Cité de l'Architecture et du Patrimoine, Paris
5 Oct 2011 - 19 Feb 2012
Palais de Chaillot, 1 place du Trocadéro 75116 Paris
+33 1 58 51 52 00

The townhouse is a key part of Paris’s architectural character and we can trace the story of the capital by studying the development of the townhouse in different districts of the city.

The Parisian town house made its first appearance in the Middle Ages and became more popular during the 16th century when, thanks to François I, Paris again became the political capital where the monarchic state assembled and settled. It was important to be at court, near the King, and, therefore, at Paris. This golden age continued throughout the 17th, 18th and 19th centuries.
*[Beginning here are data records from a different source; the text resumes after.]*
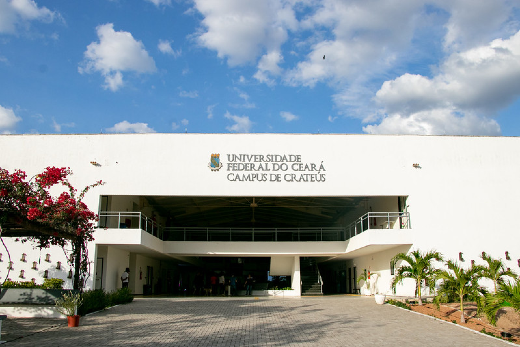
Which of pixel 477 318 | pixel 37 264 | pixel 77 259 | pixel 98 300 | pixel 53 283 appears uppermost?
pixel 77 259

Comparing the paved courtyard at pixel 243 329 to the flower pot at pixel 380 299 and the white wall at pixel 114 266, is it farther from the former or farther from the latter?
the white wall at pixel 114 266

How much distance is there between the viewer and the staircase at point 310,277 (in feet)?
90.8

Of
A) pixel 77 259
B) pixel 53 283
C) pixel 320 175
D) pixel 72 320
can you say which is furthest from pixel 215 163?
pixel 72 320

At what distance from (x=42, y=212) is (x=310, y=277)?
67.5ft

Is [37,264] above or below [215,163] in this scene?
below

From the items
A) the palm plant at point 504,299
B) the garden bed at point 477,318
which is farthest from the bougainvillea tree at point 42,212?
the garden bed at point 477,318

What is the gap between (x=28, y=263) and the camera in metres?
19.4

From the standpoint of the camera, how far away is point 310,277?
29.0 m

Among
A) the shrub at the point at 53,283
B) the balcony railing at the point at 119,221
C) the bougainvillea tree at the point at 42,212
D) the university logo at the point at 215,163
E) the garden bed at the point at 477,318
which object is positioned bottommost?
the garden bed at the point at 477,318

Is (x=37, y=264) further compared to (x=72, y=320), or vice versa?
(x=37, y=264)

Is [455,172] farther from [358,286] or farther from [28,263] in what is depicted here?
[28,263]

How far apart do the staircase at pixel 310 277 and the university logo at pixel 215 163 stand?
35.6 feet

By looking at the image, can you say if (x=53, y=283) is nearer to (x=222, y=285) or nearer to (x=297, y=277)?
(x=222, y=285)

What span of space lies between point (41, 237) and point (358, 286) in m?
20.5
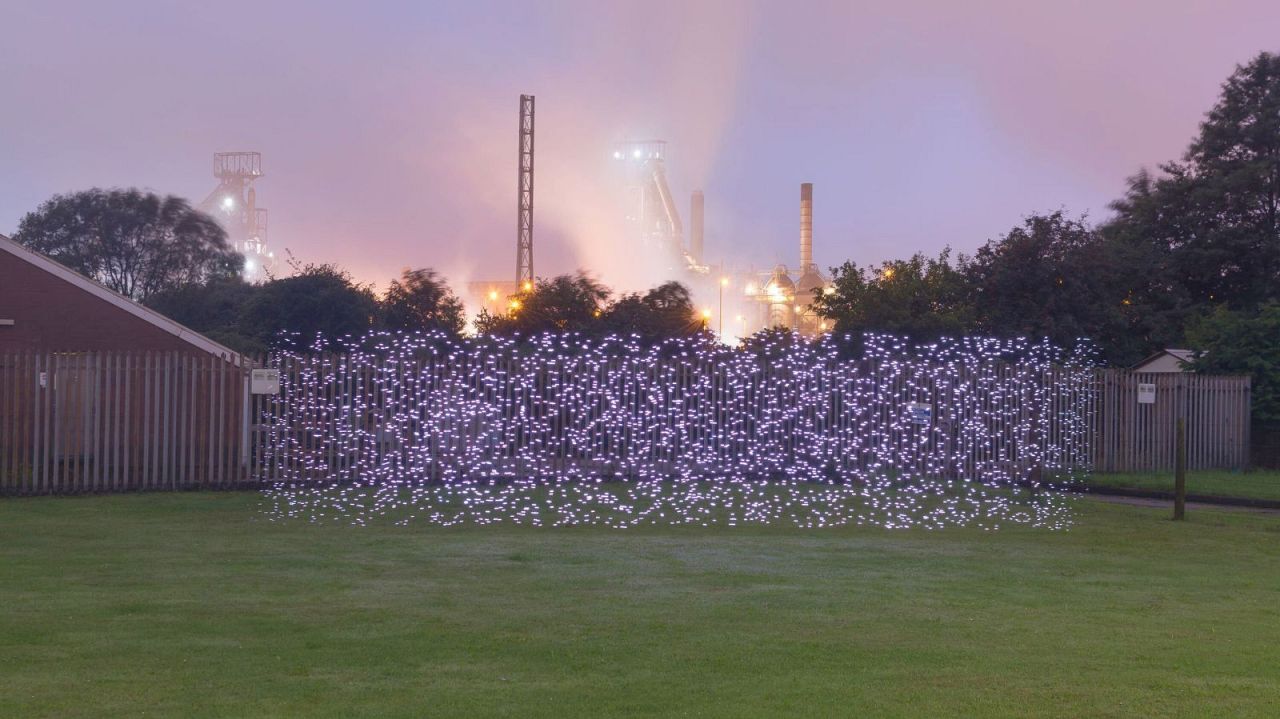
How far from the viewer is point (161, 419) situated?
19.6 meters

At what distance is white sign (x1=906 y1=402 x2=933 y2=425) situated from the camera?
2192 centimetres

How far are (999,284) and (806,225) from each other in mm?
53498

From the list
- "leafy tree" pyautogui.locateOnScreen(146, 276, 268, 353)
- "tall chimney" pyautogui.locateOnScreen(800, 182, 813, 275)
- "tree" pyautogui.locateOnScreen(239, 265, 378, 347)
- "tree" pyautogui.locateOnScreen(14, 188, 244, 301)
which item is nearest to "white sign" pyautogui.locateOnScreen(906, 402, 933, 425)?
"tree" pyautogui.locateOnScreen(239, 265, 378, 347)

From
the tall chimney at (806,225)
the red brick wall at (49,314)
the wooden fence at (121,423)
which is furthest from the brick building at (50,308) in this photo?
the tall chimney at (806,225)

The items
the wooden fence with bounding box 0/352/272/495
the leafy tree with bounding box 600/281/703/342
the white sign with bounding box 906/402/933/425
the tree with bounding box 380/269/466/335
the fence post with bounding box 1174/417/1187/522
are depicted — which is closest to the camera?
the fence post with bounding box 1174/417/1187/522

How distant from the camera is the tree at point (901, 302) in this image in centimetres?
A: 3067

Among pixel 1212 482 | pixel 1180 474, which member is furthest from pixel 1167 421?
pixel 1180 474

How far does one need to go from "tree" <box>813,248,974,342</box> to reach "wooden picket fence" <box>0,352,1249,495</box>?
14.6 meters

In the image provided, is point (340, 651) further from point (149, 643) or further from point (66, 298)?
point (66, 298)

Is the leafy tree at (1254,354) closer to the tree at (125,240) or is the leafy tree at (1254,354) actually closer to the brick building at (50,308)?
the brick building at (50,308)

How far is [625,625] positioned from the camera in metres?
8.25

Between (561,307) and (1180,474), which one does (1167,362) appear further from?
(1180,474)

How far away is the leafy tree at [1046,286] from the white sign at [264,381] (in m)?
19.3

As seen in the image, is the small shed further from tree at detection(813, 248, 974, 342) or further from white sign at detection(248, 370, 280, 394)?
white sign at detection(248, 370, 280, 394)
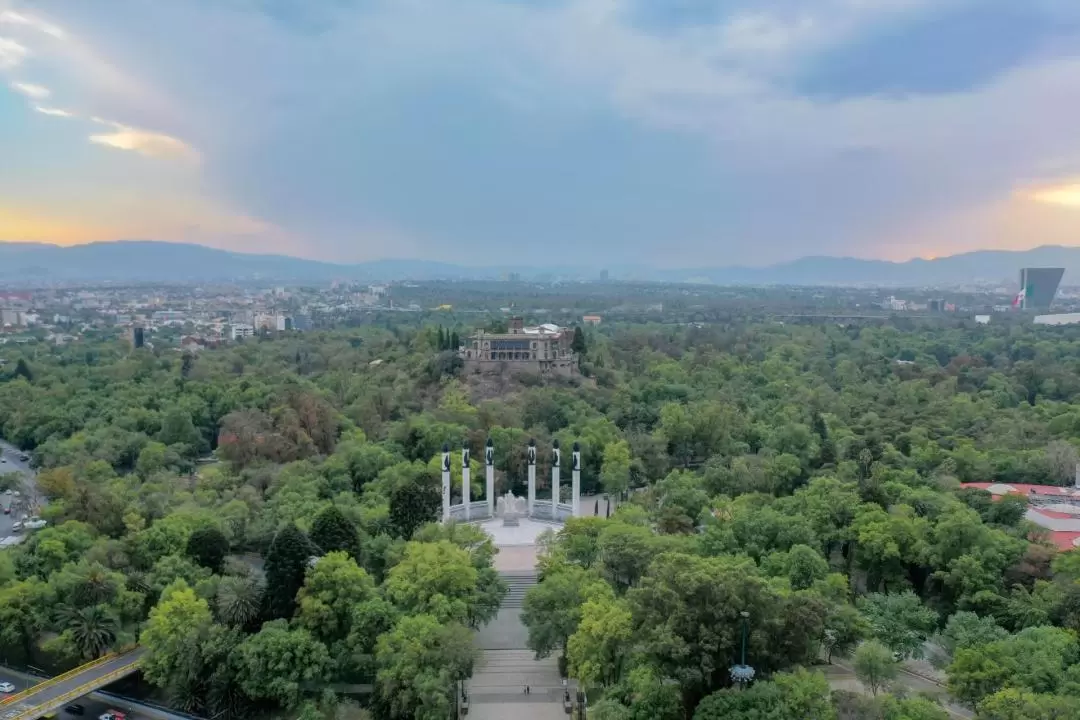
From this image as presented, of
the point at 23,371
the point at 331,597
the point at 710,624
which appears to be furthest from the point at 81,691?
the point at 23,371

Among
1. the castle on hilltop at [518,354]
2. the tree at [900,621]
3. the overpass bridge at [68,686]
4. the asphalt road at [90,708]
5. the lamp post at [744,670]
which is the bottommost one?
the asphalt road at [90,708]

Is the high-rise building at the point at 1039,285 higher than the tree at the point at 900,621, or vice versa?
the high-rise building at the point at 1039,285

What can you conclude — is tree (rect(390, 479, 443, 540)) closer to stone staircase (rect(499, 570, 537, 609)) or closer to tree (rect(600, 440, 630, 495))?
stone staircase (rect(499, 570, 537, 609))

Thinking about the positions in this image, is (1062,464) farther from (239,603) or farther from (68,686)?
(68,686)

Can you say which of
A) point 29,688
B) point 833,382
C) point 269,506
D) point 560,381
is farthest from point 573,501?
point 833,382

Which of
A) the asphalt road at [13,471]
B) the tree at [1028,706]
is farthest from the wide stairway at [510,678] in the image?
the asphalt road at [13,471]

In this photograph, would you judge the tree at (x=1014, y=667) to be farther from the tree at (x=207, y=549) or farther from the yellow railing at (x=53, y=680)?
the yellow railing at (x=53, y=680)
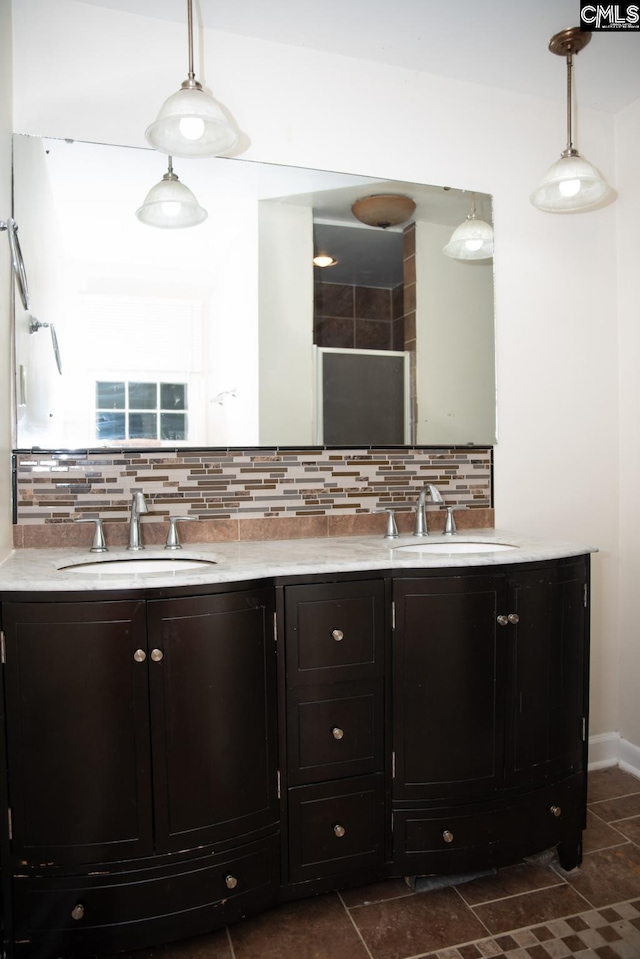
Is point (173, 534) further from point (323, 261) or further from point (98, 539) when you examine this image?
point (323, 261)

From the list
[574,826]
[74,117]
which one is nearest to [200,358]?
[74,117]

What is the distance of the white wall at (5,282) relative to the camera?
169cm

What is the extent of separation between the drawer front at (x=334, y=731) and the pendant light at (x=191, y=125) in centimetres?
151

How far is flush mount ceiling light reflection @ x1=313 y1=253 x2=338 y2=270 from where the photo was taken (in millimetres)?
2107

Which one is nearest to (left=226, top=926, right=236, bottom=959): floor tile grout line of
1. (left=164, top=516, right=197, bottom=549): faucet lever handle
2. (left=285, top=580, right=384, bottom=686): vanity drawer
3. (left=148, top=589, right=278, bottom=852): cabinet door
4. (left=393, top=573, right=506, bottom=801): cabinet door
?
(left=148, top=589, right=278, bottom=852): cabinet door

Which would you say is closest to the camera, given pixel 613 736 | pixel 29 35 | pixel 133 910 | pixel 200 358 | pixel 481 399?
pixel 133 910

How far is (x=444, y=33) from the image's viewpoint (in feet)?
6.59

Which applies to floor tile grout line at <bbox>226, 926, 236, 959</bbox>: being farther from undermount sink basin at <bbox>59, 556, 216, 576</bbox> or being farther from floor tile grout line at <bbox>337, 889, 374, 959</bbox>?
undermount sink basin at <bbox>59, 556, 216, 576</bbox>

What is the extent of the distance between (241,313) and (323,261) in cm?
34

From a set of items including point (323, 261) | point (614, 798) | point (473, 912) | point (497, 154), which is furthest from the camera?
point (497, 154)

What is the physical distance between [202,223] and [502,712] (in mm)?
1715

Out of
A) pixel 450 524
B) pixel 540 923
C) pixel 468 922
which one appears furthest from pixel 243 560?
pixel 540 923

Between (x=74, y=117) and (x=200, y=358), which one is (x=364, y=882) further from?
(x=74, y=117)

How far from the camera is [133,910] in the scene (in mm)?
1423
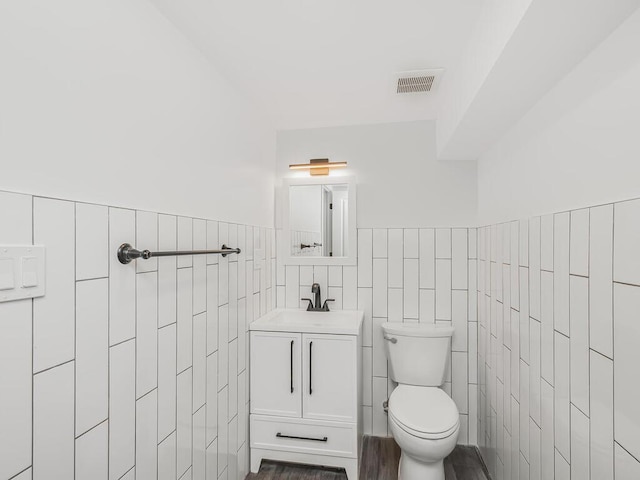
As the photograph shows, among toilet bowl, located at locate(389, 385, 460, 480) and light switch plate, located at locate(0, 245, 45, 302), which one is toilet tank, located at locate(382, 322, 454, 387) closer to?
toilet bowl, located at locate(389, 385, 460, 480)

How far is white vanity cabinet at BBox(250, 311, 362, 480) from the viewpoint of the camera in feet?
6.37

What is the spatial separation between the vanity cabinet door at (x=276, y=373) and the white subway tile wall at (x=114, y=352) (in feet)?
0.90

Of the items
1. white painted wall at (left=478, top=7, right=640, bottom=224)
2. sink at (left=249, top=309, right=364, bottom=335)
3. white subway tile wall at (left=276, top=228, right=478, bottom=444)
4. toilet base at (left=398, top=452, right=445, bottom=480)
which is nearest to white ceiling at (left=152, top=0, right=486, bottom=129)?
white painted wall at (left=478, top=7, right=640, bottom=224)

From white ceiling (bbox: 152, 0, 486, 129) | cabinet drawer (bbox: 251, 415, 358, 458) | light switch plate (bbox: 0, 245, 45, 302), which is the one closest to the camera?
light switch plate (bbox: 0, 245, 45, 302)

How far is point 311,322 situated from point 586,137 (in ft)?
5.57

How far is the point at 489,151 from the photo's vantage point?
207 centimetres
The last of the townhouses were built in the period between the two world wars, marking the end of a long history, but they still exist in today’s 21st century Paris and are very much in use: (museums, embassies, ministries). This exhibition aims to explore this history and takes the visitor on three complementary and illuminating journeys, in a bid to discover the secret of the Parisian town house.

The first section features a small reconstructed townhouse, between garden and courtyard, with different authentically decorated rooms for the visitor to explore. In the second section of the exhibition, the visitor will take a journey through the history of the townhouse, this time organized chronologically, from the Middle Ages to the Belle Epoque. The last section offers themed reading, examining the Parisian hotel as an architectural object.